_DATA SUPPLIED:_
········
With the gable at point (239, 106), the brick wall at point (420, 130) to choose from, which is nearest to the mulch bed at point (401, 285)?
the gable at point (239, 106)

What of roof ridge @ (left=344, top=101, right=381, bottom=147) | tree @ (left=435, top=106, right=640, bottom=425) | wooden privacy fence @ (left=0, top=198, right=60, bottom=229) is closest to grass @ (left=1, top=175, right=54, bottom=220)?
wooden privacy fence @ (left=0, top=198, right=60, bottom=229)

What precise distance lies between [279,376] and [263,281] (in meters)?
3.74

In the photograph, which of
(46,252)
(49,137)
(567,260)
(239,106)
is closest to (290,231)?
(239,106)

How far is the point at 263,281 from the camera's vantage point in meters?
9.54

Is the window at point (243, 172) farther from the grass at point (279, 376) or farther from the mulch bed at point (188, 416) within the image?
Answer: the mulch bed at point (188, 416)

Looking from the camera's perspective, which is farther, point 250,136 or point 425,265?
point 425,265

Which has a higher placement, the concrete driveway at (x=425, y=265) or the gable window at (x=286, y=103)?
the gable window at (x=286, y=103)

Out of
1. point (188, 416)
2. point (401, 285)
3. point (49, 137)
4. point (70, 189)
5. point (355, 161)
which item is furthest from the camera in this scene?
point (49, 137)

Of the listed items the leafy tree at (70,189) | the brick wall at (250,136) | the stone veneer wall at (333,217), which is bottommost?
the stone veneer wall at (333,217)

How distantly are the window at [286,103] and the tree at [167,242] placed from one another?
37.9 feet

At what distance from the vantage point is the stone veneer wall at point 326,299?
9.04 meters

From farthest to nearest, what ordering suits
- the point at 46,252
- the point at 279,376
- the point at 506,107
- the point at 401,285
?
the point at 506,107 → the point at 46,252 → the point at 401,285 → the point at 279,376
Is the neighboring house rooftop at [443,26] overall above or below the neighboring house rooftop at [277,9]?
········
_REQUIRED TASK:_ Copy out the lines exactly as they stand, from the line containing "Of the listed" through the end of the lines above.

_FINAL RESULT:_
Of the listed items the leafy tree at (70,189) | the brick wall at (250,136) | the stone veneer wall at (333,217), which is bottommost?
the stone veneer wall at (333,217)

How distantly are the window at [286,103] and the tree at [167,242] placed from one another?
37.9 feet

At what distance from the vantage point is the stone veneer wall at point 326,299?
9.04 meters

From farthest to nearest, what ordering suits
- the point at 46,252
- the point at 279,376
- the point at 506,107
- the point at 401,285
?
the point at 506,107 → the point at 46,252 → the point at 401,285 → the point at 279,376
Is the neighboring house rooftop at [443,26] overall above or below the neighboring house rooftop at [277,9]?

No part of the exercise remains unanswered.